On ne racontera pas la fin pour préserver le suspense des 200 dernières pages. Disons simplement que l'alternative qui va s'offrir à Tomas est de savoir s'il choisit de désigner une coupable, de prendre le risque de se tromper, de la condamner par sa faute peut-être pour rien, ou de laisser les services secrets se dépêtrer de la question au risque de condamner les trois.
Il y a quelque chose de commun entre « Tomas Nevinson » et «
le Château de Barbe Bleue » de
Javier Cercas. La question de la violence faite aux femmes tout d'abord – n'oublions pas que nous sommes en Espagne, où la question des féminicides fait à juste titre la Une des Journaux - mais aussi la question de la justice et de la vengeance. Les services secrets sont-ils légitimes à éliminer quelqu'un pour éviter une récidive ? que peut faire la justice ? les crimes de sang sont-ils imprescriptibles ? dans ce cas doit-on se faire justice par soi-même ou par le biais de moyens illégaux ?

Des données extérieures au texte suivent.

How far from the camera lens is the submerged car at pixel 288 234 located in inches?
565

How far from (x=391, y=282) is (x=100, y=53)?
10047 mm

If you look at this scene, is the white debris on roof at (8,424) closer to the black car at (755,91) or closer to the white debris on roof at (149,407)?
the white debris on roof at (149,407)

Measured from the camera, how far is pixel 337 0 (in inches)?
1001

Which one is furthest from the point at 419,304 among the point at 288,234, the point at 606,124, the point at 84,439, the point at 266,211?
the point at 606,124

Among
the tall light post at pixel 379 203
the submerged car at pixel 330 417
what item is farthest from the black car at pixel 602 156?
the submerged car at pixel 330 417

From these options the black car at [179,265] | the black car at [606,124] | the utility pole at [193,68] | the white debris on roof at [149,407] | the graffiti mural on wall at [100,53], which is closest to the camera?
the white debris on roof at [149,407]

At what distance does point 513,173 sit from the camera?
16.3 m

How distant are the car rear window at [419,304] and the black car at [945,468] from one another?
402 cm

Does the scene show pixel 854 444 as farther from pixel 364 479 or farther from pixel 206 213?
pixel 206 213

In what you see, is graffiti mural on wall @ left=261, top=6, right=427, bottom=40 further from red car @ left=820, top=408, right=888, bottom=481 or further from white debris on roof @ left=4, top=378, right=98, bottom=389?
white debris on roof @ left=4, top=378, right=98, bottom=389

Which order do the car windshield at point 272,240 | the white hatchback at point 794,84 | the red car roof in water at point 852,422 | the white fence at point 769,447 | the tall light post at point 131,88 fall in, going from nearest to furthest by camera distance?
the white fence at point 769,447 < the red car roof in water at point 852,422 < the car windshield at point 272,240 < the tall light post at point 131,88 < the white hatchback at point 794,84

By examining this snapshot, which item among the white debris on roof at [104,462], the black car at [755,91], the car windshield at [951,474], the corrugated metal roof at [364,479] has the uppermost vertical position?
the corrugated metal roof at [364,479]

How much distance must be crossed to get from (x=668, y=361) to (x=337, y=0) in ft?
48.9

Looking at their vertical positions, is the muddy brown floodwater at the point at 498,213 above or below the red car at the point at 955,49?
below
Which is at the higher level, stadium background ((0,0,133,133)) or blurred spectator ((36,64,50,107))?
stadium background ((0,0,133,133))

Javier Marias clôt son récit sans trancher le débat. L'auteur de «
Comme les amours » que j'avais chroniqué en son temps, ou de «
Si rude soit le début « - magistral aussi – nous donne ici une leçon de morale solennelle dans le bon sens du terme. Et impeccablement servi par du grand style.
Je ne peux donc à mon tour clore ce modeste billet sans saluer l'écrivain espagnol à la stature européenne, au moment où le rideau se baisse pour lui et qu'il nous laisse orphelin de ses livres à venir.